If you do not use the method of superimposing attenuated waveforms as in this example, but simply make the volume of the connection part gradually approach the zero value and connect each other near the zero value, the output waveform obtained at this time will be an envelope-shaped waveform. It has been confirmed through experiments that if you listen to this a lot, the sound has the disadvantage that it sounds like a tremolo.

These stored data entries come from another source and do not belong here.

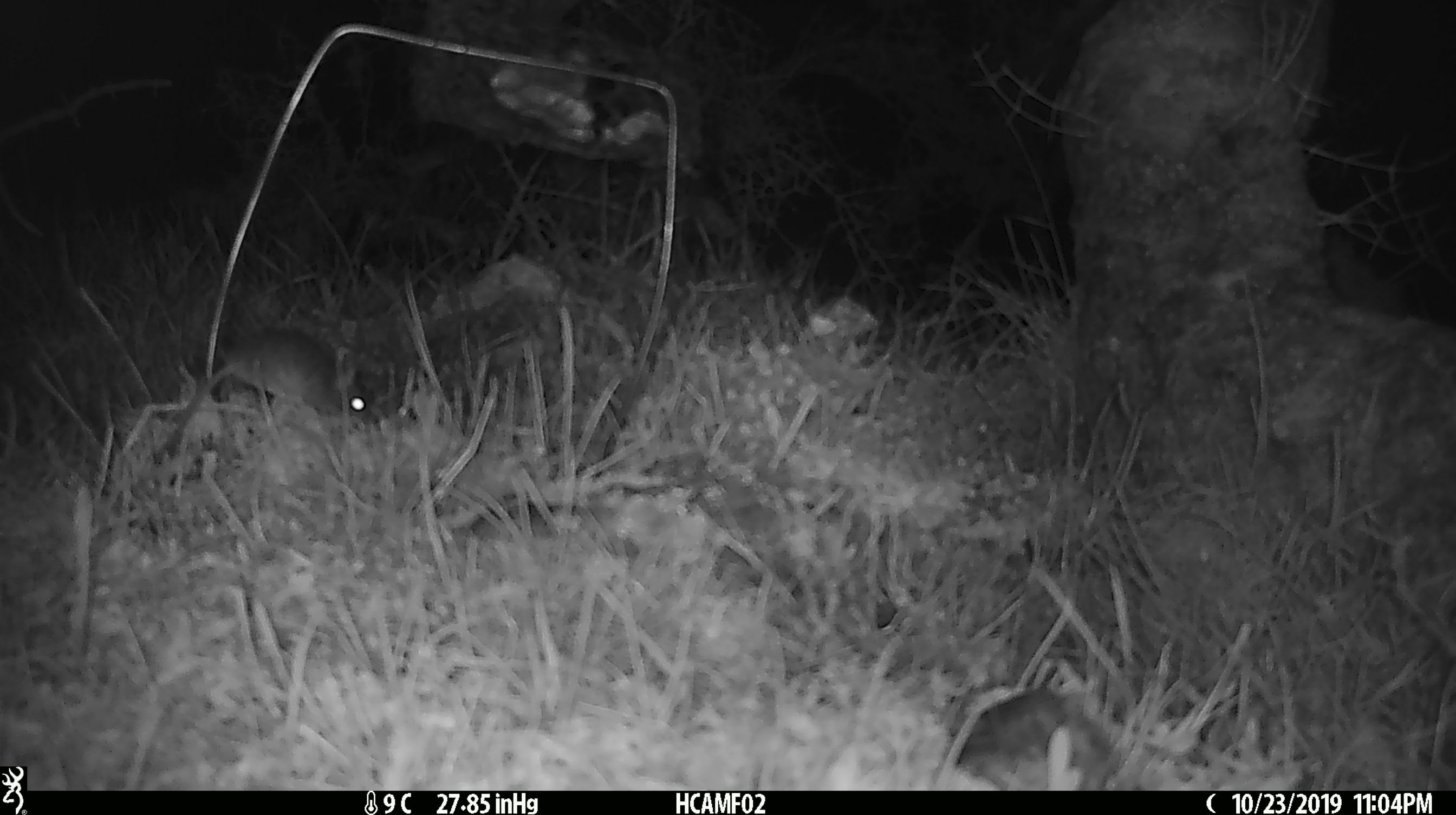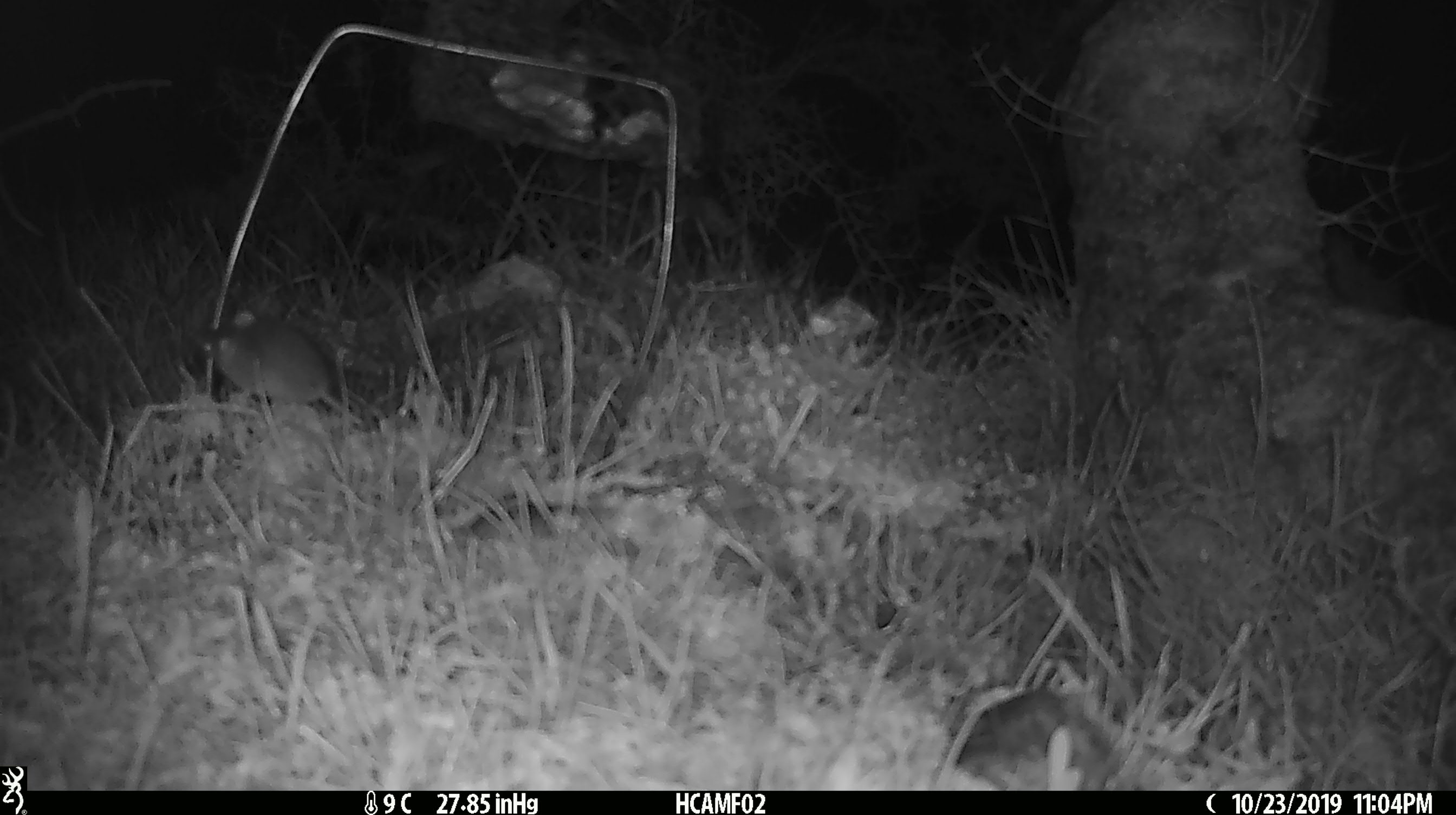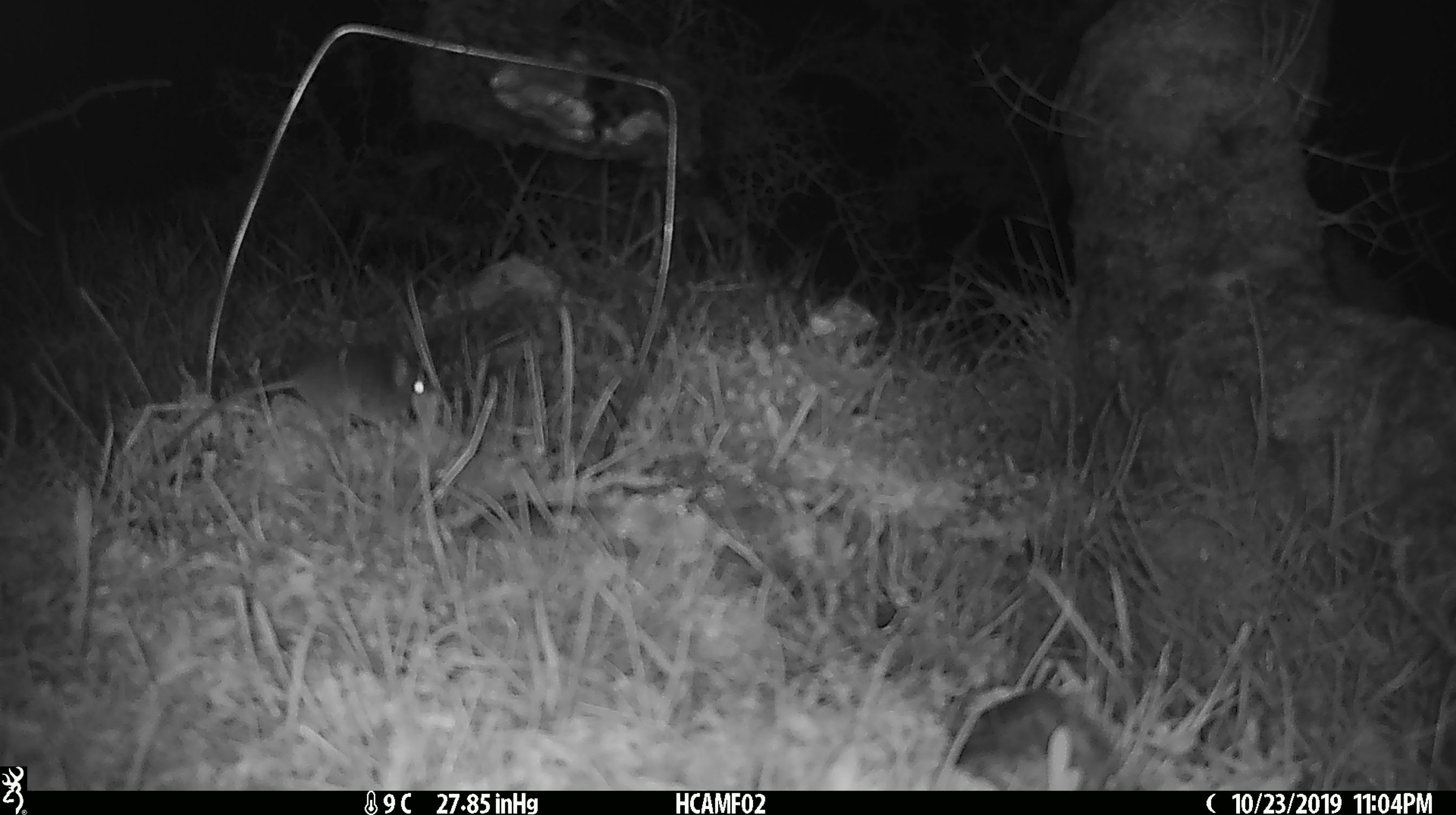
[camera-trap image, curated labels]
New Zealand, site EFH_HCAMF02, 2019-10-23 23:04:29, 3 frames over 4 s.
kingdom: Animalia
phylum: Chordata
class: Mammalia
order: Rodentia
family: Muridae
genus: Mus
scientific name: Mus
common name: mouse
Mouse (Mus).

On the other hand, in this example, the above-mentioned symptoms are greatly alleviated by superimposing waveforms whose attenuation amounts are gradually increased and decreased. Furthermore, since the attenuation characteristics also have frequency characteristics, it is possible to remove unnecessary harmonic components that are the cause of noise generated at signal joints, suppressing noise from this point as well, resulting in more natural clarity. It became possible to obtain a high output signal.

Further, all signal processing in this embodiment is performed digitally using C-MOS gates, etc., so the configuration is simple and no adjustment parts are required. For example, as introduced in the conventional example, BBD
In a method in which the delay time of BBD is linearly varied, when attempting to superimpose using a plurality of BBDs, the setting of the superimposition period requires troublesome adjustment and is unstable.

In contrast, in this embodiment, the length of the superimposition period, the amount of attenuation, etc. can be easily determined by digital processing, and no adjustment is required, which is very advantageous in terms of circuit configuration.

Effects of the Invention As described above, the present invention uses an analog shift register such as a BBD to expand the pitch of a reproduced signal by making the clock frequency during writing and reading equal to the ratio of the reproduction tape speed and the recording tape speed. In addition, by attenuating the frequency of the BBD output signal and superimposing it, it is possible to reduce the noise generated during signal connection, and to realize a pitch expansion device that is inexpensive, simple, and has high clarity, and its practical effects are great. be.

[Brief explanation of drawings]

FIG. 1 is a block diagram showing a pitch expansion device of a Haki recording and reproducing device according to an embodiment of the present invention, FIG. 2 is a diagram showing the time relationship of signal processing according to the same embodiment, and FIG. FIG. 4 is a diagram showing the time relationship of part of the signal processing process according to the same embodiment, and FIG. 5 is a specific circuit diagram of other main parts in the same embodiment. 10.20...Analog shift register, 80
゜90... Attenuation circuit, 110... Bexing circuit, 120... Low pass filter. Name of agent: Patent attorney Toshio Nakao and 1 other person
1 Figure 2 Figure T...Further tightening

Claims (1)

[Claims] A playback signal reproduced at a tape speed faster than the tape speed during recording is transmitted to the first clock pulse by a first clock pulse set at a frequency proportional to the ratio of the recording tape speed to the playback tape speed with respect to the second clock pulse. and a second analog shift register alternately and selectively, and the written reproduction signal is caused to overlap with the reproduction signal read out from both the analog shift registers for a part of the period by the second clock pulse. One of the read out reproduction signals is gradually attenuated during the overlapping period, and the other is gradually recovered, and the attenuation,
A pitch expansion device for a magnetic recording signal, characterized in that the recovery characteristic also has a frequency characteristic, and the reproduction signal after attenuation and recovery processing in the overlapping period is mixed to produce a one-channel reproduction signal.